For the readme update, we won't need to change writeLastLine.cwl - that only pertains to the assembly readme, and that file remains unchanged. Good question though!

ZhiXuanLai commented 2 years ago

@mpoelchau Sorry for not fixing the error. I must run the pipeline without saving the change in yaml file. I got a question regarding the filename in writeLastLine.cwl. I wonder what we would like to fill in [processed-file-name] field when there is no table file provided (no processed gff file).

mpoelchau commented 2 years ago

Good question! Is it possible to leave that line unchanged?

mpoelchau commented 2 years ago

Update on how to handle writeLastLine-genePred.cwl.
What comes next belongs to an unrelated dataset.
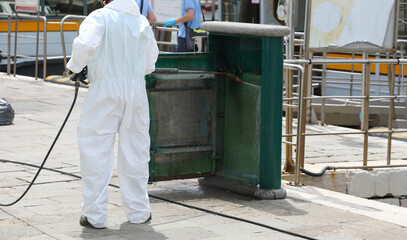 worker with white protective suit during the washing of street furniture with the powerful jet of the pressure washer
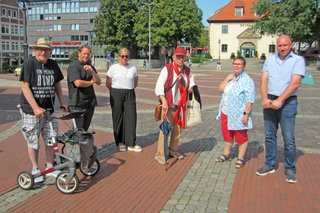 Die VdKler mit den Vertretern der Stadtverwaltung auf rotem Kopfsteinpflaster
mpoelchau commented 2 years ago

We need to add another process that I forgot about when I described this issue. The functional annotation directory (name is now in the tree variable array) needs to be moved into the analyses directory during the dispatch workflow. We could add a sub-workflow similar to https://github.com/NAL-i5K/Organism_Onboarding/blob/master/flow_dispatch/2other_species/cp_dir.cwl.

mpoelchau commented 2 years ago

@childers could you take a look at the last comment/update?